Ce ne serait pas encore assez pour expliquer ce qu'il y a d'injustice, à mon sens, dans la perception que trop de spécialistes, d'éditeurs, de critiques ont de cette littérature de chroniques et de regards pluralistes et étincelants portée au comble par TM et quelques autres de sa famille d'écriture.

Injustice parce que ces écrivains ont cette qualité, dans un univers infiniment vaniteux et sûr de soi, de ne pas se surestimer, blâmant souvent leur légèreté quand elle est une grâce, leur futilité qui débarrasse des maux de tête, prenant leurs mots d'esprit et leur absence absolue de lourdeur pour une faiblesse alors qu'ils constituent la plus belle des richesses.

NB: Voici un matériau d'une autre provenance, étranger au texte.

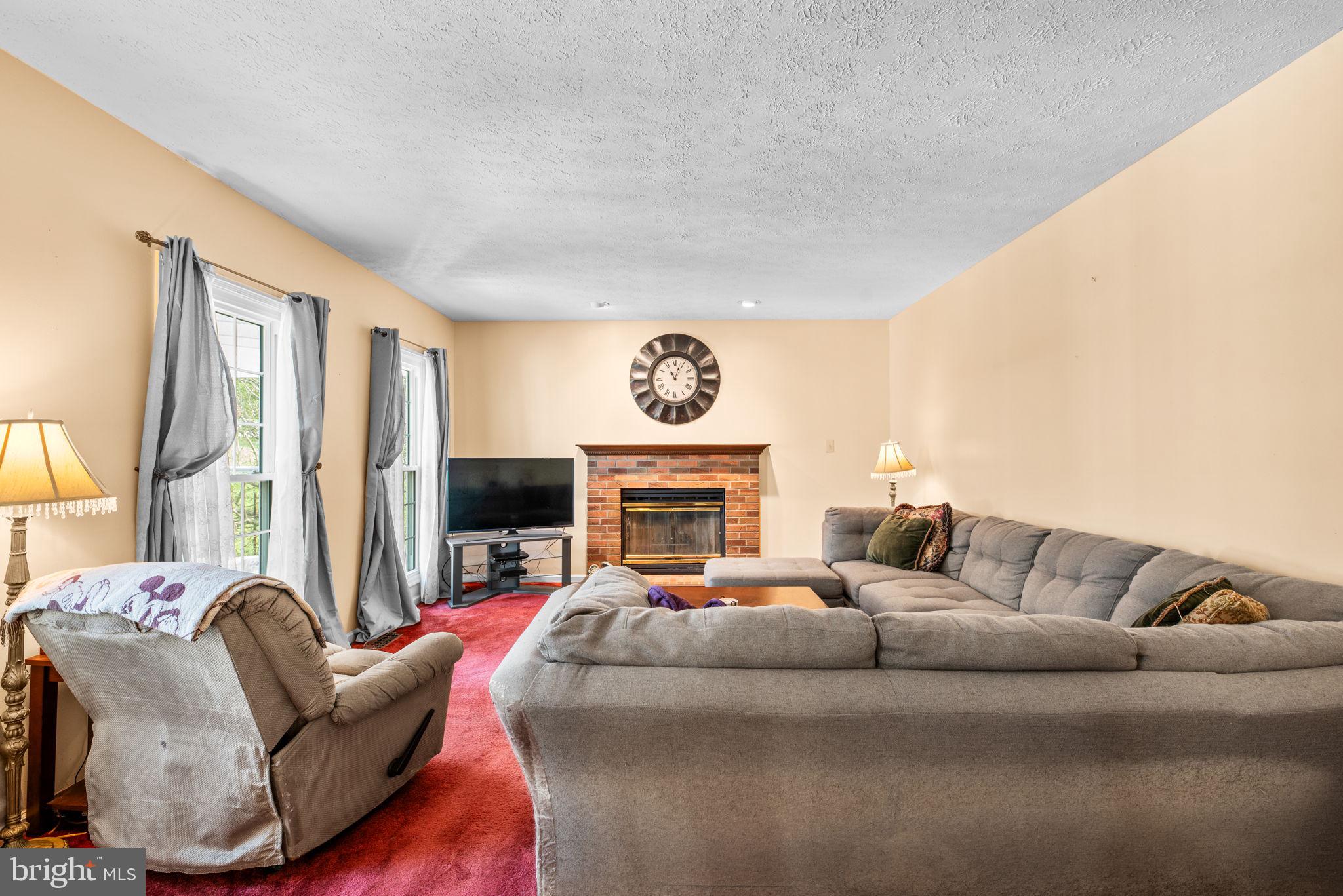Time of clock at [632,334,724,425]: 11:04
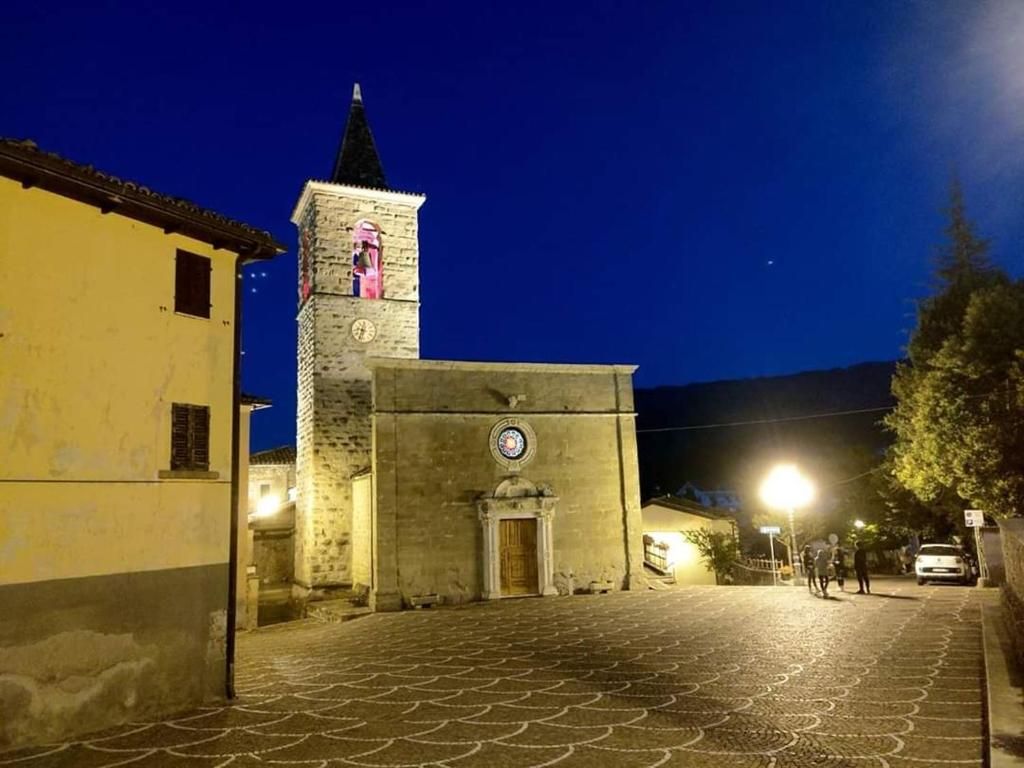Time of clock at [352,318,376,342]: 9:33
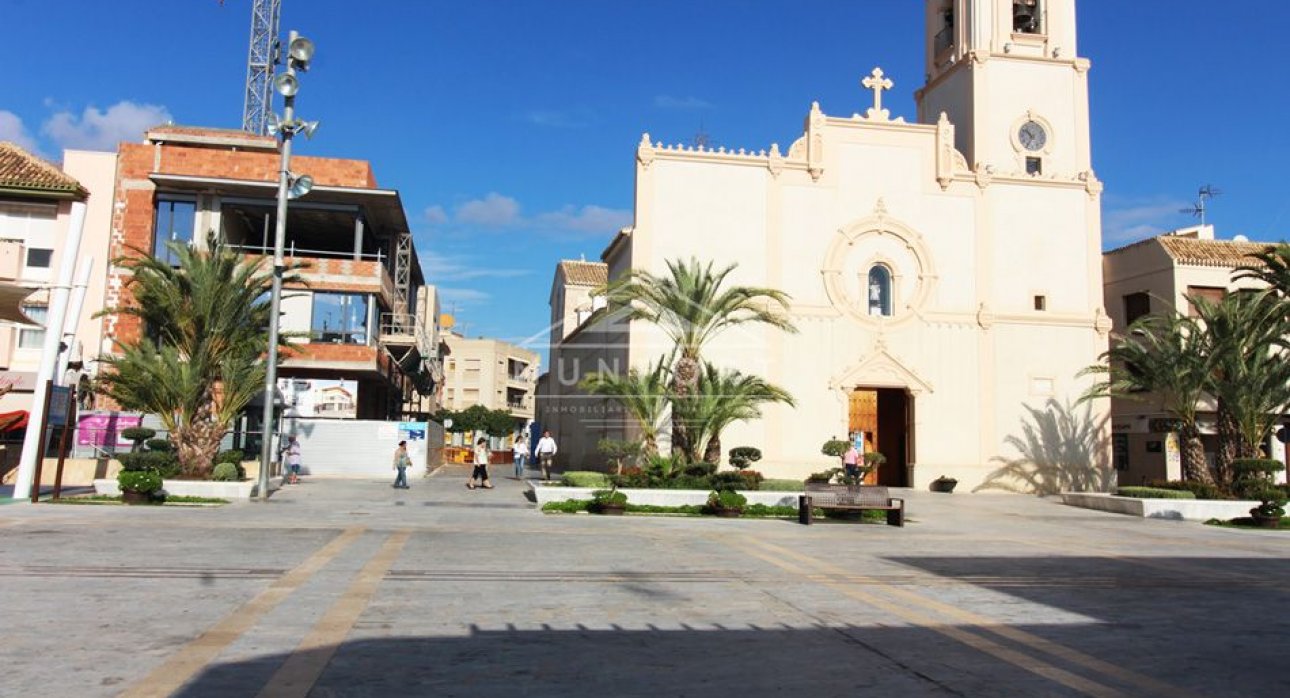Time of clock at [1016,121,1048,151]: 10:34
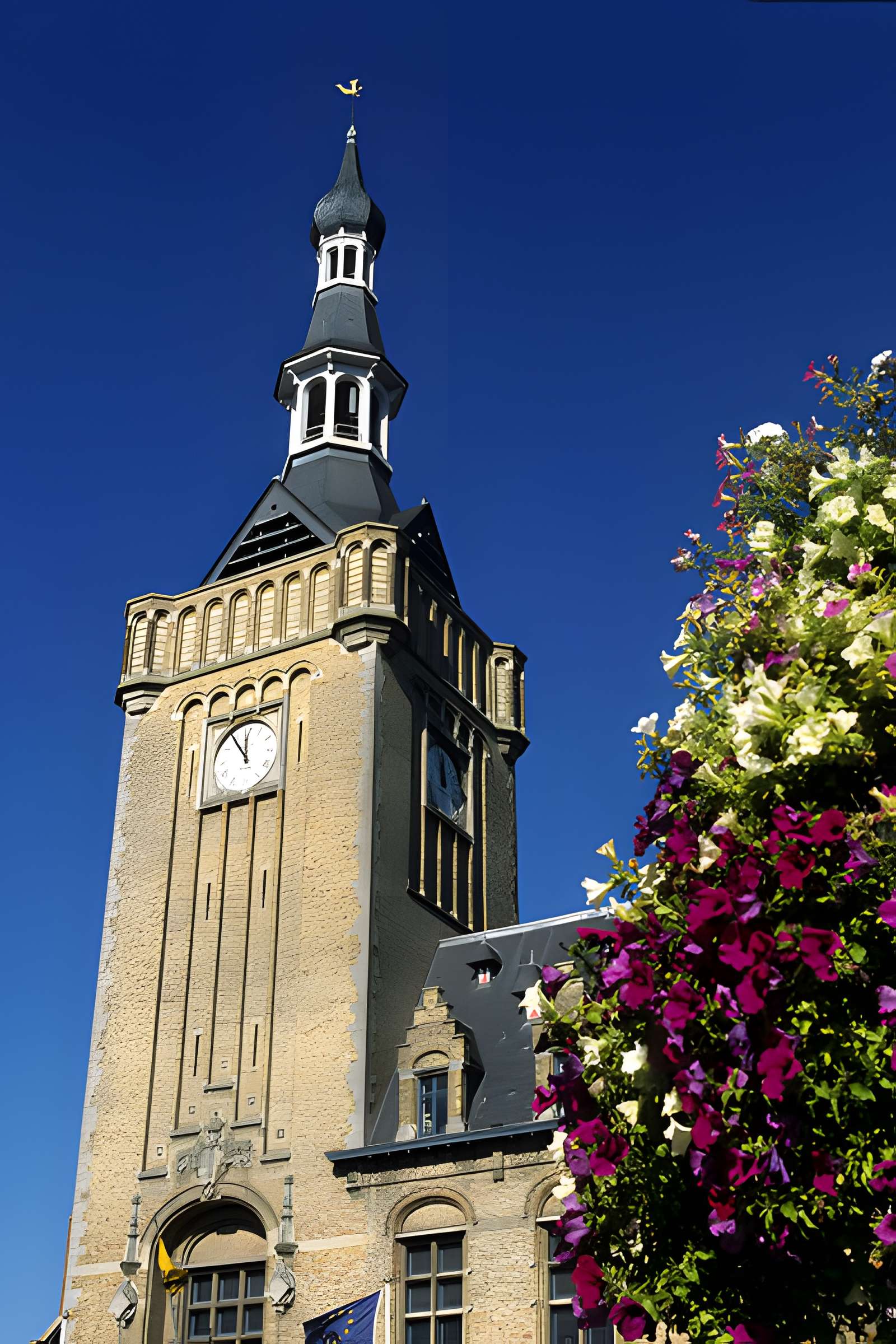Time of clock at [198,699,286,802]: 11:54
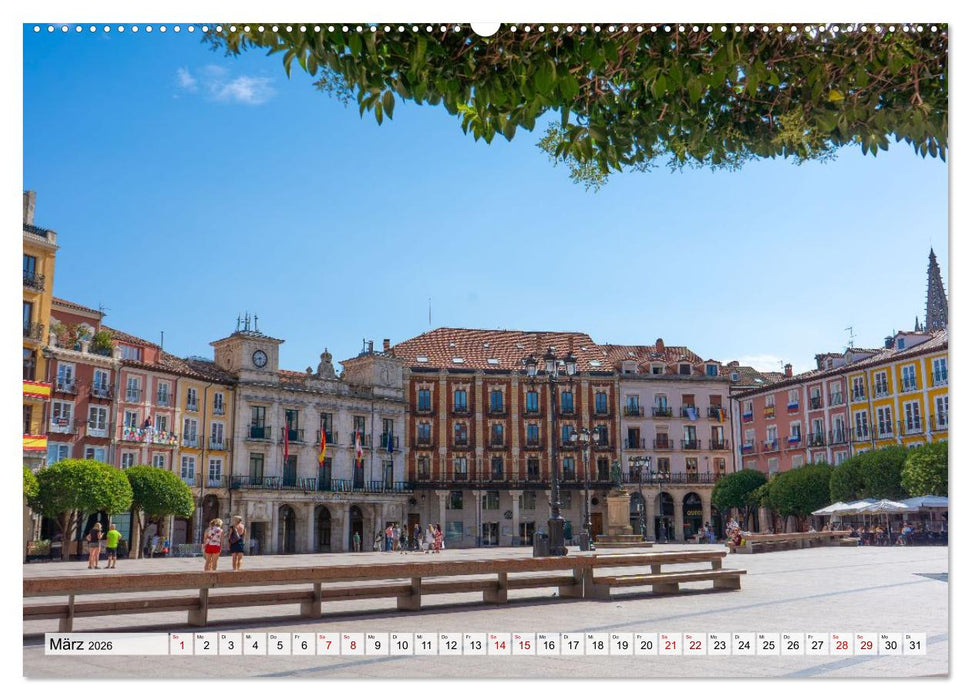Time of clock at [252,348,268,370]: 5:42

Il est infiniment plus aisé aujourd'hui de s'illustrer par la pompe plutôt que de briller par l'éclat fugace d'un trait, d'une pensée et d'une phrase. D'être promu par la télévision plutôt que par sa valeur discrète et sans vulgarité.

Injustice, plus profondément, parce que la gravité constante, le nombre de pages, l'approbation des journaux qui comptent, la conscience politique, l'engagement pétitionnaire et la perversion du goût ont entraîné presque inéluctablement une sous-estimation du vrai talent, de la faculté d'user de mille feux, une relégation de l'intelligence vive et spontanée au profit de l'illusion dévastatrice que n'importe quel ouvrage ennuyeux, pesant et socialement correct représenterait l'idéal de ceux qui achètent encore des livres.

Le plaisir, ce gros mot, contre la culture.

Alors peut-on accepter l'idée qu'il y aurait une morale pour Thomas Morales ? Je suis sûr qu'il n'aimerait pas cette manière de le hausser en l'inscrivant dans une telle problématique.

J'ai plutôt envie, pour donner à beaucoup l'envie de le lire, de souligner qu'il n'est pas seulement, en effet, un Blondin qui aurait bien tourné. Mais aussi un Nimier sympathique et sans sarcasme, un Déon sans la Grèce, un Laurent sans Caroline chérie mais avec des voitures anciennes, un essayiste qui réussit, un chroniqueur qui serait capable de long cours.

Bref, tout simplement, Thomas Morales.